_Directions for this task_. Reproduce exactly the final portion of the data: every line from the one containing "Peak systolic change in F_D shows" through the last line, inclusive.

_Provided entries_.
....
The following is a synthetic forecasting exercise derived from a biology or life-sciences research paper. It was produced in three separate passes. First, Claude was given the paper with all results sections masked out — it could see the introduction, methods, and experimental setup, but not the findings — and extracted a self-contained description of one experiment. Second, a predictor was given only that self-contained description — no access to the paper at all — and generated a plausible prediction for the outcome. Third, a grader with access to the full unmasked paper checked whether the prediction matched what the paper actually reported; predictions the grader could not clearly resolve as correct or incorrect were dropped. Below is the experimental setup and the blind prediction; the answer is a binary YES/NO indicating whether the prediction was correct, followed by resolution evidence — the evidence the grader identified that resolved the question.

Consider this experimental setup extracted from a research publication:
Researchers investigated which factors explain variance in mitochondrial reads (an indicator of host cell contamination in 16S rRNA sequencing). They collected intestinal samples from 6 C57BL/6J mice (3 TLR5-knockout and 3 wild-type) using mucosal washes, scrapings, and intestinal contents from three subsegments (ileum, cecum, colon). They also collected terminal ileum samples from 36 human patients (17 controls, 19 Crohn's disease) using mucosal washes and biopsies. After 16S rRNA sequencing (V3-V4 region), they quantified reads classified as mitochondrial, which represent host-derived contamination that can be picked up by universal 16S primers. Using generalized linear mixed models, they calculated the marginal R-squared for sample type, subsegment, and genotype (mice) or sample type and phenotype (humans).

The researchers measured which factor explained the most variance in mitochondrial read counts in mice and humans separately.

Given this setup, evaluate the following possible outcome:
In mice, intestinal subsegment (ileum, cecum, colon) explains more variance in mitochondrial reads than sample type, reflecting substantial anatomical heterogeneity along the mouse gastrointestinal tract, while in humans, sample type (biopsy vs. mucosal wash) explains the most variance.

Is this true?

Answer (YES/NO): NO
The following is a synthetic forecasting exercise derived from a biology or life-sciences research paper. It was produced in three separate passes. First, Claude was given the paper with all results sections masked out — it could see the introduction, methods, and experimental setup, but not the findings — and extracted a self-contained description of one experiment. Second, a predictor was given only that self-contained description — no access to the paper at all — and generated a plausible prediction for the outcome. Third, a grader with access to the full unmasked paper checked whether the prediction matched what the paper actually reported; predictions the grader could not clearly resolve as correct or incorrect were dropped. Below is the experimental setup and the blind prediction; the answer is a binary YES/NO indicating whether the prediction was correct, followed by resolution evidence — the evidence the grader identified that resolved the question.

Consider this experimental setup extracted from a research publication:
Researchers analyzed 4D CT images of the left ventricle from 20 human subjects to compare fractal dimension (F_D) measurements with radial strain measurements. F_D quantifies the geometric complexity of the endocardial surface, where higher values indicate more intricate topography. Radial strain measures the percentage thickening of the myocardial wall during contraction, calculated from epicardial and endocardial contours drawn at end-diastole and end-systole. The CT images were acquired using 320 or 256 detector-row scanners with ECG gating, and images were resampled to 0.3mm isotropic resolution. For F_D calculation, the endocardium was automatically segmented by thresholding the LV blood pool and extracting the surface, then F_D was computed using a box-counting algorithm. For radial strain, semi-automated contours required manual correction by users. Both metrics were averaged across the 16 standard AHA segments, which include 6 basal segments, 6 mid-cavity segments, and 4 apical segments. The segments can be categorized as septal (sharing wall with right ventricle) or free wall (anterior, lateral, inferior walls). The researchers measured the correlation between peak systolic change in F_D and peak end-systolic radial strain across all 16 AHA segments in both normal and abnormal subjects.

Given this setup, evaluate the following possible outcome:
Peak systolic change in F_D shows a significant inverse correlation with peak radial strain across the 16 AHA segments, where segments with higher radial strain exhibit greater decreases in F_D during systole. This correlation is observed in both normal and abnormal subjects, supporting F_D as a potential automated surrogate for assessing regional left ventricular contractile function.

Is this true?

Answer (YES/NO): NO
....
_Solved problem_.
Peak systolic change in F_D shows a significant inverse correlation with peak radial strain across the 16 AHA segments, where segments with higher radial strain exhibit greater decreases in F_D during systole. This correlation is observed in both normal and abnormal subjects, supporting F_D as a potential automated surrogate for assessing regional left ventricular contractile function.

Is this true?

Answer (YES/NO): NO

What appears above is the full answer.